Records of scene-based questions
┌──

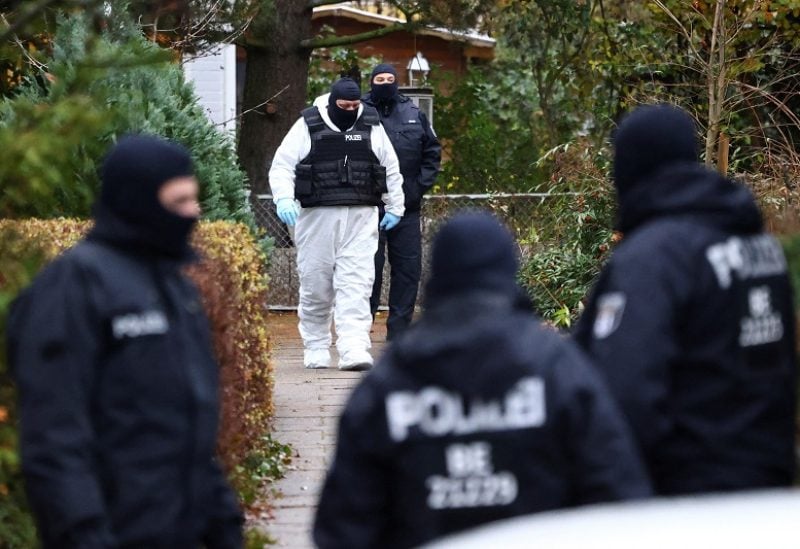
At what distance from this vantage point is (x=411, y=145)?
1213 cm

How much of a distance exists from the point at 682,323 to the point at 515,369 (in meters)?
0.78

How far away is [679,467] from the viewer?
412cm

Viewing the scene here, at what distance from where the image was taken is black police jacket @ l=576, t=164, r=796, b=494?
4.03m

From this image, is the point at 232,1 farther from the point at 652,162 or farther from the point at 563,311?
the point at 652,162

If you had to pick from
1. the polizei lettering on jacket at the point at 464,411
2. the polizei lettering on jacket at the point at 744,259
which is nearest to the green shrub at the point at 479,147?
the polizei lettering on jacket at the point at 744,259

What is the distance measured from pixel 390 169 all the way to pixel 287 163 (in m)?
0.74

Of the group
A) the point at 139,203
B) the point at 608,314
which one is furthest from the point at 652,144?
the point at 139,203

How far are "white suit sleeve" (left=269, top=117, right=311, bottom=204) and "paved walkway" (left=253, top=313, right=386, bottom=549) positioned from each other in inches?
50.3

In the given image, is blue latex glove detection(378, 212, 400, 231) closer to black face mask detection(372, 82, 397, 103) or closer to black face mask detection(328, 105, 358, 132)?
black face mask detection(328, 105, 358, 132)

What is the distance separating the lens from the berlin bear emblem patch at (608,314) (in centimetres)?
407

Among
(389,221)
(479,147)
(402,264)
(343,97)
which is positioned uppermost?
(343,97)

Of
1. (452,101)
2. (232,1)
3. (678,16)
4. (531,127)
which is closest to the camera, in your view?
(678,16)

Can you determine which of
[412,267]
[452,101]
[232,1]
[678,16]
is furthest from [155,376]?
[452,101]

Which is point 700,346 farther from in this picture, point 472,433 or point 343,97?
point 343,97
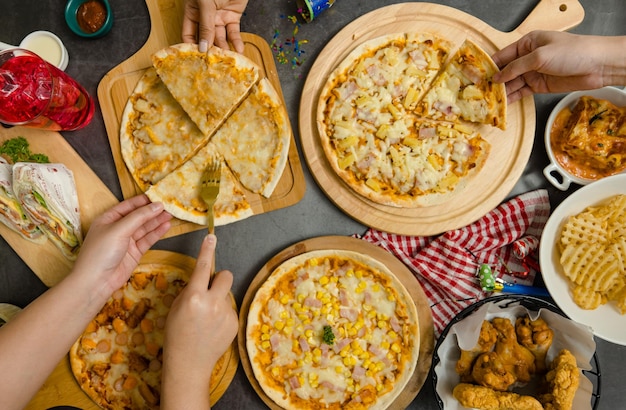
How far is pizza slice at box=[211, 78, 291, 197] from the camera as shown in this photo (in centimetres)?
352

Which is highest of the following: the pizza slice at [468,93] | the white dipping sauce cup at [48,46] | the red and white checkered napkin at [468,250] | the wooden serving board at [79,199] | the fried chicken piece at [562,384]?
the white dipping sauce cup at [48,46]

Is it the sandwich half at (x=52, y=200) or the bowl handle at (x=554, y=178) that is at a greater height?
the sandwich half at (x=52, y=200)

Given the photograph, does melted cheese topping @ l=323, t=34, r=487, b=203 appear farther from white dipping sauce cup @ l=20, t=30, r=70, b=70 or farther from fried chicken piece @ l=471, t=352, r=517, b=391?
white dipping sauce cup @ l=20, t=30, r=70, b=70

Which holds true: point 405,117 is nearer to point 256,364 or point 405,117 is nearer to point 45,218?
point 256,364

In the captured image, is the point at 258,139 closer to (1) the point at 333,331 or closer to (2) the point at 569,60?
(1) the point at 333,331

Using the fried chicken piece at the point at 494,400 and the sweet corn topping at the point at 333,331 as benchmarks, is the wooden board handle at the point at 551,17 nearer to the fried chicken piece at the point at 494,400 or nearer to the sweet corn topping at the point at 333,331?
the sweet corn topping at the point at 333,331

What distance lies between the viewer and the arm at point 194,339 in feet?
10.3

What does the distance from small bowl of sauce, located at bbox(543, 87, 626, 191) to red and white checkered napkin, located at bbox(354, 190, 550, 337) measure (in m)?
0.26

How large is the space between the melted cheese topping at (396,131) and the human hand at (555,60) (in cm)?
45

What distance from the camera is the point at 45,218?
3309mm

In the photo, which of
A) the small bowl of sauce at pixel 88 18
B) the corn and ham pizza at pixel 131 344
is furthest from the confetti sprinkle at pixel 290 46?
the corn and ham pizza at pixel 131 344

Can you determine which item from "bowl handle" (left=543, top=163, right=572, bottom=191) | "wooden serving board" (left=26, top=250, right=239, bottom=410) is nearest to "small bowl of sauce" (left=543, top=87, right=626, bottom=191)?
"bowl handle" (left=543, top=163, right=572, bottom=191)

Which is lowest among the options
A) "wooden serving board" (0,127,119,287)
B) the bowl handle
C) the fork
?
the bowl handle

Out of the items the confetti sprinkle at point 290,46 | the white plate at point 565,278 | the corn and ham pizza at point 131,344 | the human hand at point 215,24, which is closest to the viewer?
the white plate at point 565,278
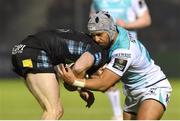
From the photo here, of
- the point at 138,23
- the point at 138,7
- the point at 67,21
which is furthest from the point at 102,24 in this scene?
the point at 67,21

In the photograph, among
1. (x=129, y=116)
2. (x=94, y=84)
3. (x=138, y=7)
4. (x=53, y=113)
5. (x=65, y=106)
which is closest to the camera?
(x=94, y=84)

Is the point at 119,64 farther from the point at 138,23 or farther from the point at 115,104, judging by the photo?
the point at 138,23

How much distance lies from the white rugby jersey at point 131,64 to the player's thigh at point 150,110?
0.68 feet

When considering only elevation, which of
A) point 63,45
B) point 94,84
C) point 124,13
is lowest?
point 124,13

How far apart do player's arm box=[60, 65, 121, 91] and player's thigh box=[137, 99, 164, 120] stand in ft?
1.38

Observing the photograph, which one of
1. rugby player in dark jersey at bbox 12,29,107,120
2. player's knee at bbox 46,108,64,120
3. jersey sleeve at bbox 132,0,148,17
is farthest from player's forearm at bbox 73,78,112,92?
jersey sleeve at bbox 132,0,148,17

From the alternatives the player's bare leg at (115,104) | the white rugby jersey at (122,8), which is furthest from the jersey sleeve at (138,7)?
the player's bare leg at (115,104)

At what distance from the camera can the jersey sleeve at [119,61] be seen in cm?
775

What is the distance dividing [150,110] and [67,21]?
38.1ft

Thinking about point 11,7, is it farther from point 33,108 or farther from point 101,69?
point 101,69

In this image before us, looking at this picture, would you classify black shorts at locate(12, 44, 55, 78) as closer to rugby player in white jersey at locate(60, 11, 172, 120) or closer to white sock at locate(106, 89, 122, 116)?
rugby player in white jersey at locate(60, 11, 172, 120)

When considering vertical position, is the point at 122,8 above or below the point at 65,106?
above

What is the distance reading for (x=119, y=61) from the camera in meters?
7.76

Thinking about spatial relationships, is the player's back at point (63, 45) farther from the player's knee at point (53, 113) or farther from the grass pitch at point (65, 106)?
the grass pitch at point (65, 106)
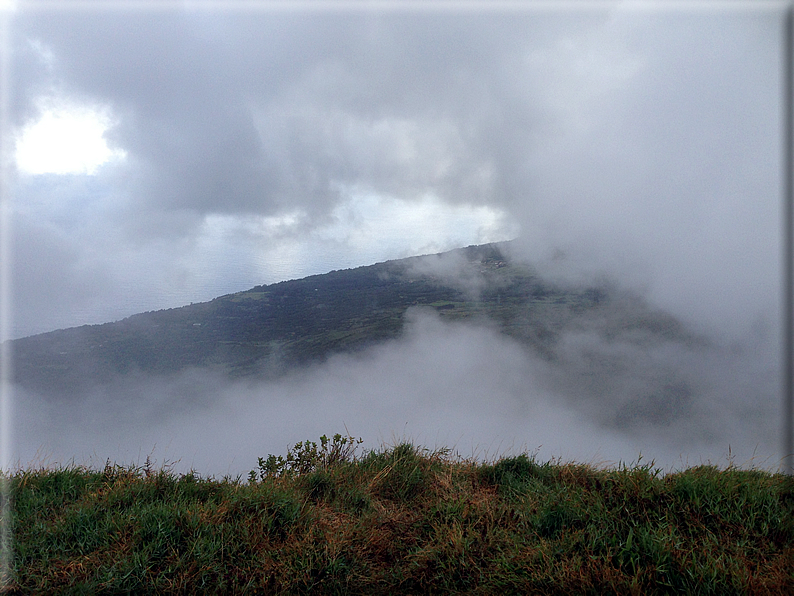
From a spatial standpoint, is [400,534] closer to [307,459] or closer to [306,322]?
[307,459]

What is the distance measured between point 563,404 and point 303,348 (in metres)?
52.2

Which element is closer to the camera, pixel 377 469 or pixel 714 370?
pixel 377 469

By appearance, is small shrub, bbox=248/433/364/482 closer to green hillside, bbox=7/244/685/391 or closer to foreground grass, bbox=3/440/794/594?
foreground grass, bbox=3/440/794/594

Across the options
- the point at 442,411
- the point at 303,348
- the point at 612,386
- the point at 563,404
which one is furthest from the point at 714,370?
the point at 303,348

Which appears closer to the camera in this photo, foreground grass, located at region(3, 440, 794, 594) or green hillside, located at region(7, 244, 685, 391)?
foreground grass, located at region(3, 440, 794, 594)

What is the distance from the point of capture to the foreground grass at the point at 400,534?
9.19ft

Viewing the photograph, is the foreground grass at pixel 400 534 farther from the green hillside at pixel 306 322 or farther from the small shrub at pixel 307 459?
the green hillside at pixel 306 322

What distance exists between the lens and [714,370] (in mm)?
73312

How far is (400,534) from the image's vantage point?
11.3 ft

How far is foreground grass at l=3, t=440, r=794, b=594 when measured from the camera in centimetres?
280

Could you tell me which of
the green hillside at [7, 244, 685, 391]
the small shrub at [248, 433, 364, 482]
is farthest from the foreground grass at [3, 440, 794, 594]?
the green hillside at [7, 244, 685, 391]

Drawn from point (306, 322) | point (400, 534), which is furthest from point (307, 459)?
point (306, 322)

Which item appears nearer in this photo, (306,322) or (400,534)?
(400,534)

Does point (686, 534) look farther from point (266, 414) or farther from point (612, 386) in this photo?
point (266, 414)
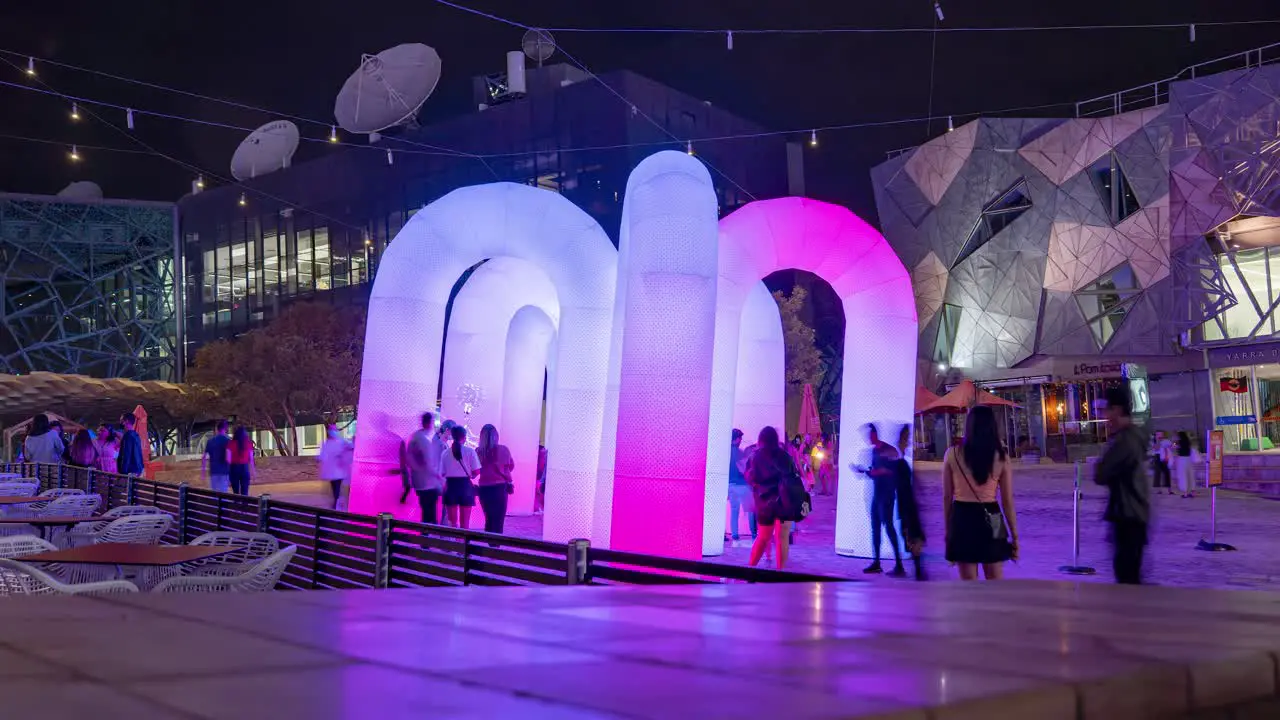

└──

## [YOUR GOAL]
Recast the data as a two-column CSV with the headers "query" and "result," giving one row for each text-and-answer pair, with every field quoted and line breaks turned into spaces. Begin at the line that has "Drawn from point" and continue through the end of the data, leaving the pictures out.

## [THE RESPONSE]
query,result
"Drawn from point (306, 322) | point (400, 534), which is furthest from point (307, 459)?","point (306, 322)"
"Which item appears nearer in this photo, (306,322) or (400,534)?","(400,534)"
"Does point (686, 534) look farther from point (266, 414) or farther from point (612, 386) in this photo?","point (266, 414)"